Blonde woman having tongue in clothespin

One night last week, Jan and I welcomed new friends into our home. We shared a meal with a couple who have served locally as missionaries for twenty-six years among First Nation peoples, especially the Nez Perce Tribe.

As newcomers to the area, we were eager to gain insights from their experience for understanding this special part of rural Idaho’s population.

We quickly learned that a number of complexities accompany building relational bridges with Native Americans. Their painful history and challenging circumstances present significant hurdles.
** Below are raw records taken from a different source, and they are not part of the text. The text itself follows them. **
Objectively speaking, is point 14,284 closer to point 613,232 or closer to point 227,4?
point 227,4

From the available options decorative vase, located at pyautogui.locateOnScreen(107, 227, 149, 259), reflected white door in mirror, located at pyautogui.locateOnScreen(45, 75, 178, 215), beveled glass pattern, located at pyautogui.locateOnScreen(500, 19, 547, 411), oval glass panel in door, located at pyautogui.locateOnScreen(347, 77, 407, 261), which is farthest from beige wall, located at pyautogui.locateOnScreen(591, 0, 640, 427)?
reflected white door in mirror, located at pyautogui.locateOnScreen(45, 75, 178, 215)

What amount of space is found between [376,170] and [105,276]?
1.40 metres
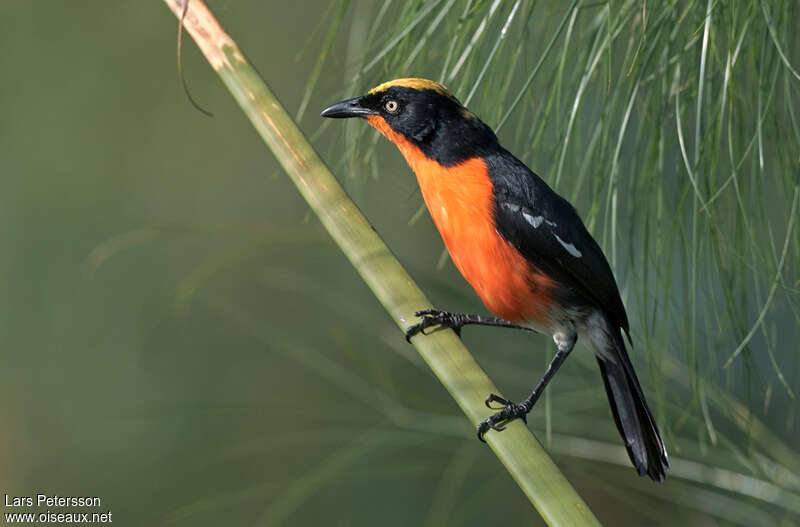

At one point in the conversation, I heard the most important takeaway for me:

“We’ve learned to count to eight first.”

Before saying anything, especially in more stressful conversations, they’ve discovered that mentally counting to eight before offering any verbal response communicates empathy and a desire to understand, not just be understood.

I then recalled this biblical admonition: “Know this, my beloved brothers: let every person be quick to hear, slow to speak, slow to anger; for the anger of man does not produce the righteousness of God (James 1:19-20).”

I also felt convicted. Not only do I not use this particular strategy, I typically find myself mentally framing my responses to others before they finish speaking!

The Scriptures counsel repeatedly about this dynamic.

“When words are many transgression is not lacking, but whoever restrains his lips is prudent” (Proverbs 10:19).

“If one gives an answer before he hears, it is his folly and shame” (Proverbs 18:13).

“When words are many, transgression is not lacking, but whoever restrains his lips is prudent” (Proverbs 10:19).

“Whoever restrains his words has knowledge, and he who has a cool spirit is a man of understanding” (Proverbs 17:27).

“Whoever is slow to anger has great understanding, but he who has a hasty temper exalts folly” (Proverbs 14:29).

“Whoever is slow to anger is better than the mighty, and he who rules his spirit than he who takes a city (Proverbs 16:32).

The Count-to-8-First Strategy benefits relationships in another way.

It loves others well by showing empathy through listening–the deepest form of understanding another person.

The authors of Difficult Conversations explain:

As an empathetic listener, you are on a journey with a direction but no destination. You will never “arrive.” You will never be able to say, “I truly understand you.” We are all too complex for that, and our skills to imagine ourselves into other people’s lives too limited. But in a sense this is good news. Psychologists have found that we are each more interested in knowing that the other person is trying to empathize with us – that they are willing to struggle to understand how we feel and see how we see – than we are in believing that they have actually accomplished that goal. Good listening . . . is profoundly communicative. And struggling to understand communicates the most positive message of all (184).

Next time you find yourself in a tough conversation, keep your cool and try listening empathetically by counting to eight before opening your mouth.

But skip the clothespin!

Question: When have you felt understood well by someone? What did they do?